So why aren’t businesses hiring?
For a number of reasons actually. Some numbers tell the story:
Two years into the recovery, hiring is still painfully slow. The economy is producing as much as it was before the downturn, but with seven million fewer jobs. Since the recovery began, businesses’ spending on employees has grown 2 percent as equipment and software spending has swelled 26 percent, according to the Commerce Department. A capital rebound that sharp and a labor rebound that slow have been recorded only once before — after the 1982 recession.
Demand has increased enough that business is producing at least as much as it was before the recession, according to the NYT, but businesses aren’t hiring. Why?
Well, in lean times, headcount is the first casualty. Layoffs are the rule. That’s the fastest way to reduce the bottom line and either cut the losses being suffered to a manageable level or eek out a profit.
But, you say, once the recession is over, shouldn’t they rehire?
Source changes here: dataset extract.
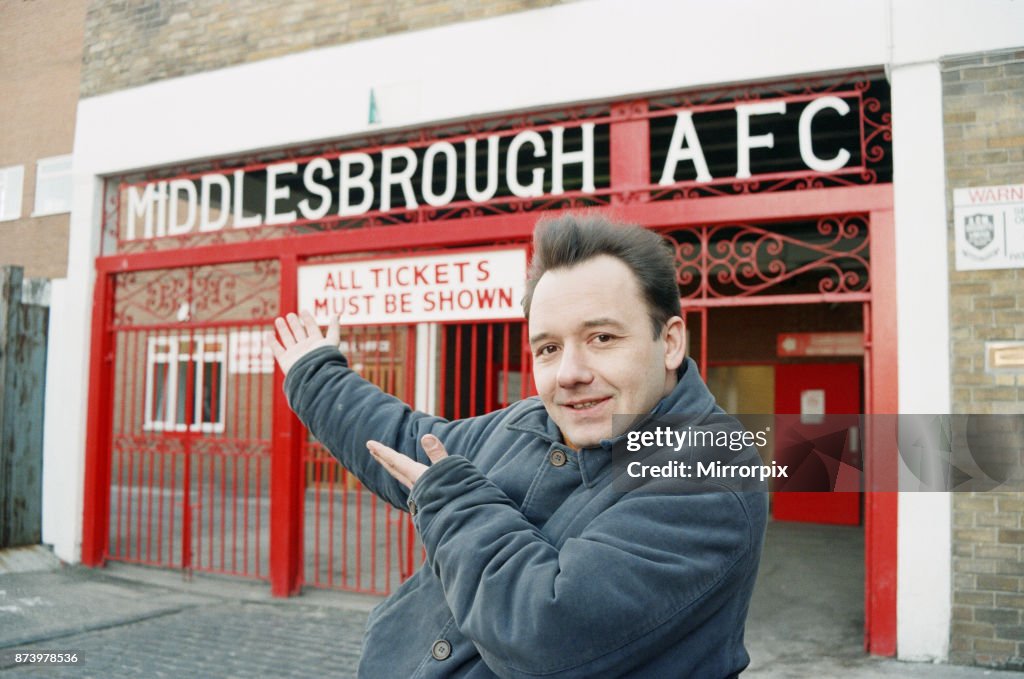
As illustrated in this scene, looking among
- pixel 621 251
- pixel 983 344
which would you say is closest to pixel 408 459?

Well, like all markets, not if the cost of the commodity is too high (labor) and an acceptable alternative is available (equipment). In this case that appears to be software in many cases.
So – business cuts back during bad times, finds it can either get along without the extra headcount or finds a technological alternative (equipment) and when a level of prosperity returns, doesn’t hire (although I’m not sure I’d agree a proper level of prosperity has returned at this point, but I think it is clear that much more employment was expected by now, which is why we see the word “unexpected” appended to every down employment report).
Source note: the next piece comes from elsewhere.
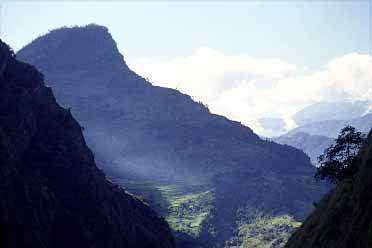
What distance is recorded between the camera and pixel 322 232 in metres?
79.1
Why is this happening? Well in addition to the above, there’s an added problem that is often ignored or not mentioned. Government tax policies. In the case of equipment buying, the government has incentivized such purchases to the detriment of another – namely employment (labor).
With equipment prices dropping, and tax incentives to subsidize capital investments, these trends seem likely to continue.
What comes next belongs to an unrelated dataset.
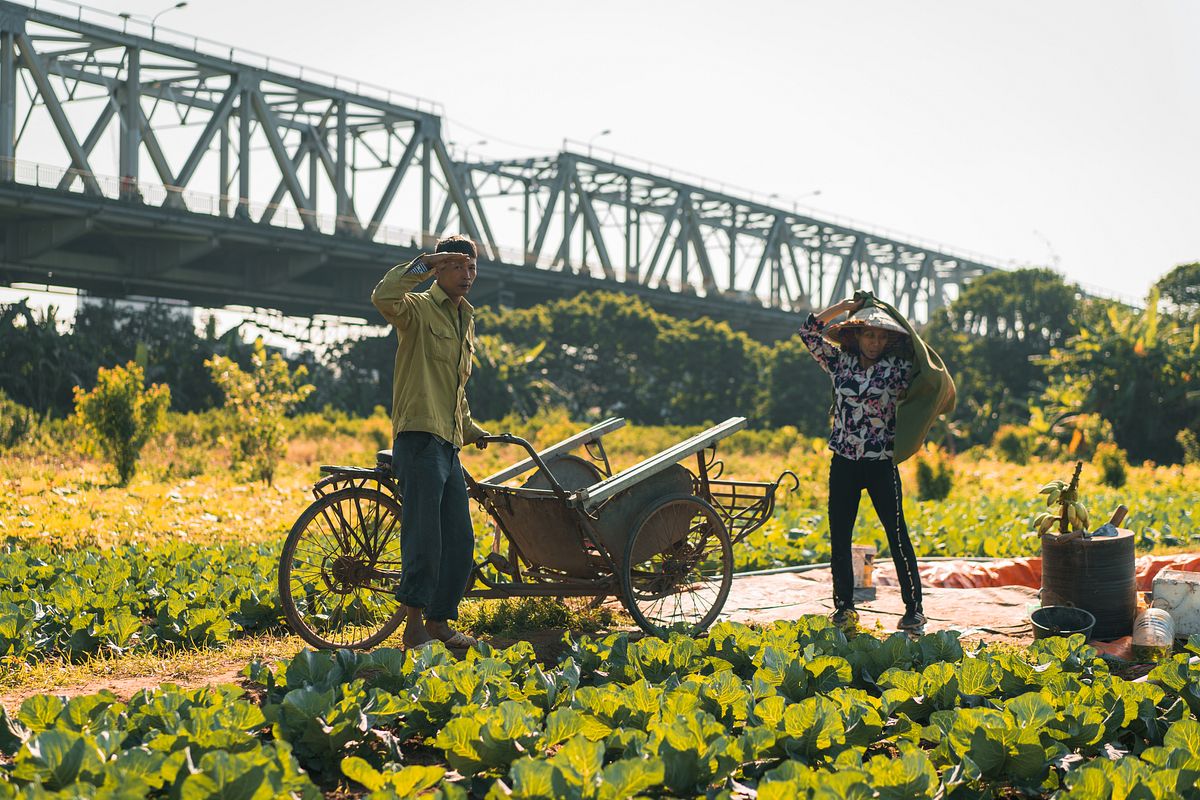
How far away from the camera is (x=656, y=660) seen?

“Firms are just responding to incentives,” said Dean Maki, chief United States economist at Barclays Capital. “And capital has gotten much cheaper relative to labor.”
Indeed, equipment and software prices have dipped 2.4 percent since the recovery began, thanks largely to foreign manufacturing. Labor costs, on the other hand, have risen 6.7 percent, according to the Labor Department. The rising compensation costs are driven in large part by costlier health care benefits, so those lucky workers who do have jobs do not exactly feel richer.
There’s your choice as a business – lower prices and tax incentives to purchase software and equipment or higher labor costs for workers. If the machine can do the job, the business doesn’t have to pay healthcare, payroll, payroll taxes, etc. In fact, the machine gives them a bottom line write off on their tax bill. It’s a no-brainer.